Other stories describe people who resent or even despise Lincoln for forcing them into a war they don't believe in. There's even a story about John Wilkes Booth, the southern sympathizer who assassinated Lincoln. Adam Braver says he began writing his book on the West Coast, then midway through the project moved to the southern state of North Carolina. Living in the region that lost the Civil War gave him new perspectives on Lincoln. "One is that he was not loved by everybody, and seen as this tremendous heroic figure who saved democracy and the United States as we know it," continued Adam Braver. "There are still plenty of people in the South who hold him accountable for everything wrong that's gone on in the country, much in the same way as people did then. It was also interesting to me living here how he's still present in so many peoples' minds. You're surrounded by the battlefields. You're surrounded by social issues that are still traced back to the Civil War. It's still recent history here."

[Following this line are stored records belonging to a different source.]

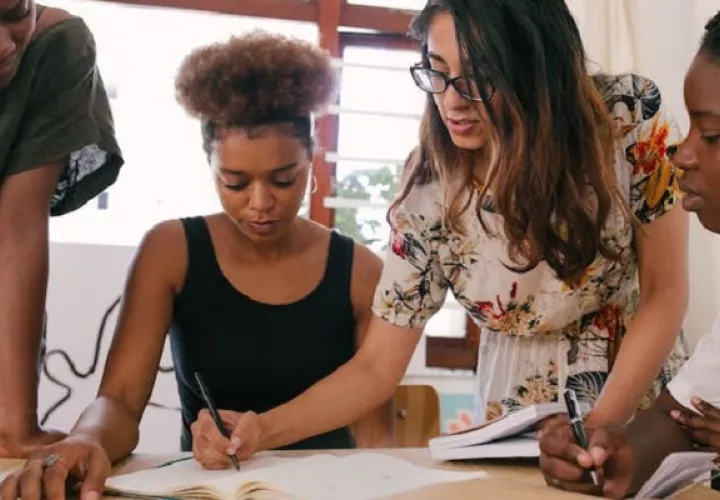 Los  estudiantes han experimentado cambio de mentalidad en los últimos años. Foto: Pexels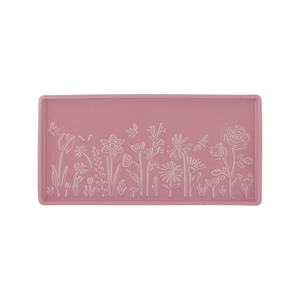 Mason Cash In The Meadow Rectangle Platter 30cm Florals Pink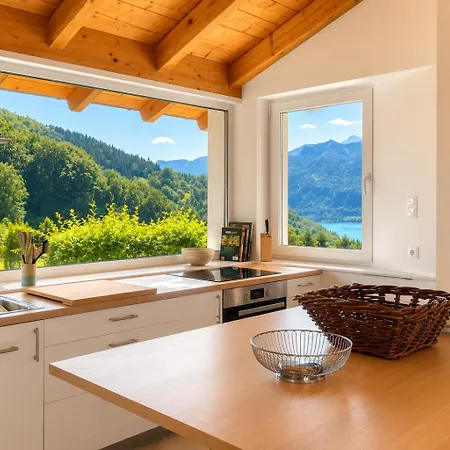 Neu!!! Mondsee-retreat Villa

While he relied on his imagination to explore the inner lives of his characters, Adam Braver also borrowed from historical documents. Information suggesting Lincoln may have had a troubled relationship with his father inspired some of the tales.

Another story describes the autopsy performed after his assassination. Adam Braver says he used Lincoln's actual autopsy report, which he found on the Internet, to write the story. Did he ever feel he went too far in humanizing an American icon? "I can remember a few moments writing it where I thought, 'Boy I'm really crossing some lines here,' " he said. "But once I crossed those lines, and he went from being the statues and the images on the currency to a real person, it almost felt a little liberating to me to see him have foibles, see him do things we couldn't imagine him doing, but that he probably did."

Having created his own flawed and vulnerable Abraham Lincoln, Adam Braver says it was hard to return to his old image of Lincoln as the venerated statesman. And while he'd never thought of himself as a historical novelist, he's now so interested in the gap between myth and reality that he's working on a novel about another celebrity, Sarah Bernhardt, whose acting career spanned the late 19th and early 20th centuries.